Kamanin observed cosmonaut training at TsPK on this Saturday. Beregovoi and Shatalov work in the Voskhod trainer. The exercises show that the Svinets military equipment is working poorly. Engineers are brought in Saturday evening and Sunday to fix the problems. Three crews are in training for Voskhod 3, prepared for flights of up to 30-40 days duration. Prime crew is now Volynov and Shonin; backup Beregovoi and Shatalov; reserve cosmonauts Katys and Gorbatko. Afterwards the daily routine for the long-duration missions is discussed - communications session protocols, scientific and military experiments (although these are still not completely developed). Of particular concern to Volynov is that each cosmonaut gulp down 2.088 litres of water per day. There is no good way of measuring the precise amount - some kind of dosage device needs to be developed. Beregovoi's worry is the unnecessary complex and irrational design of operation of the Svinets device.

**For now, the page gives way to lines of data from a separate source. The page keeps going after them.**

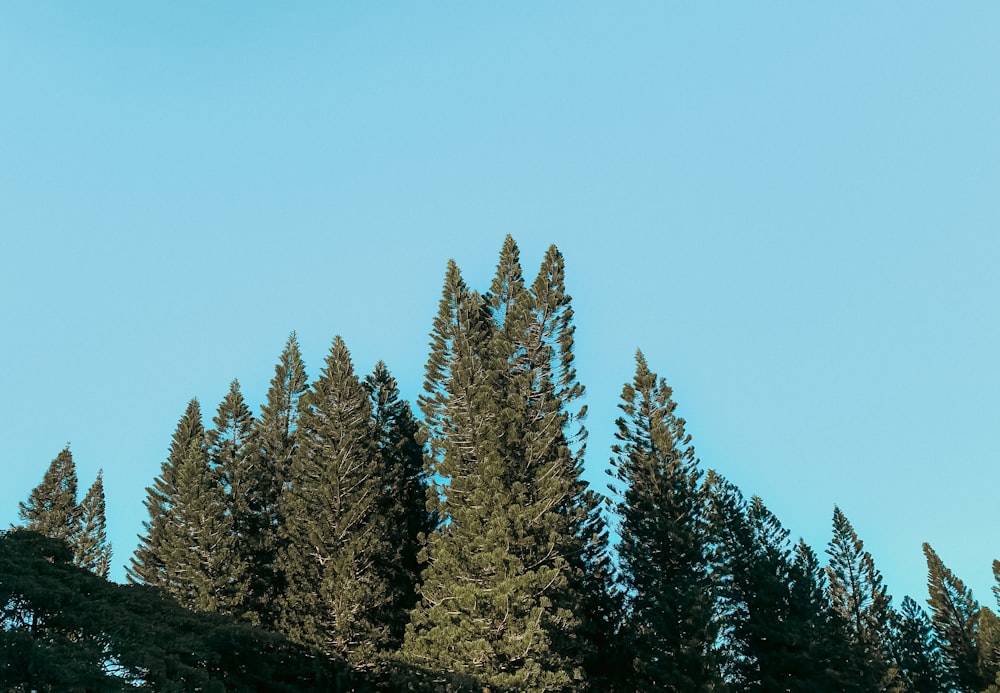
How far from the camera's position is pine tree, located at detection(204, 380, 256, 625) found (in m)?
24.8

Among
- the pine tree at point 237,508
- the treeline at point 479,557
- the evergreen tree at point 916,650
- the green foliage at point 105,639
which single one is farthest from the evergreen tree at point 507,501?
the evergreen tree at point 916,650

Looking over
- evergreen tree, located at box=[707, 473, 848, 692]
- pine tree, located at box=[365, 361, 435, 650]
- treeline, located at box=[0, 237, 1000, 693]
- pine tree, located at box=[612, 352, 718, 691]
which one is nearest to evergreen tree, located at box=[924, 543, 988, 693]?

Shonin is concerned with problems with the NAZ survival equipment. There are so many open issues, yet the final flight program has to be established by 5 February.
The commission, chaired by Tyulin, with attendance by Mishin, Tsybin, Shabarov, Kerimov, and others considers manned flight plans for 1966. The 20-day dog flight of Voskhod s/n 5 is expected to launch on 22-23 February. Kamanin notes that although he is not against the flight, it has no interest to the military. Launch of Voskhod 3 is set for 20-23 March. Kamanin names his crews for the flight - Volynov/Shonin and Beregovoi/Shatalov as back-ups. Only Pravetskiy objects to these selections, pushing Katys for the prime crew. This settled, Mishin announces he still intends to pursue the artificial gravity experiment on the flights of Voskhod s/n 7 and/or 8. Kamanin informs Mishin that he has requested for more than a year that this experiment be moved to a Soyuz flight - there are 700 kg of new military scientific equipment that has to be flown aboard Voskhod, leaving little room for nothing else.
It is decided that the flights of Voskhod s/n 5 and 6 will be run from Moscow rather than from the cosmodrome. The state commission will return to Moscow immediately after launch for this purpose. Four groups of staff will follow the flight on four-hour shifts.
Tyulin, Keldysh, and Mishin want engineer and scientist cosmonauts to be trained for early Soyuz flights. Kamanin agrees, telling them he will submit suitable candidates. The meeting goes well, possibly since in the absence of Korolev the commission is stacked with military representatives - of 17 members, 9 are military.
Tyulin and Mozzhorin review with Kamanin crewing plans. Even though the missions of Voskhod 4 and 5 are not yet clear, Tyulin wants to settle on Beregovoi and Katys for Voskhod 4, and Ponomaryova and Solovyova for Voskhod 5. Since October 1965 six crews have been in training for Soyuz flights: Gagarin -Voronov, Nikolayev-Gorbatko, Bykovsky-Matinchenko, Komarov-Kolodin, Zaikin-Khrunov, and Popovich-Artyukhin. But these are just nominal groupings, and firm crew assignments by mission have not yet been made.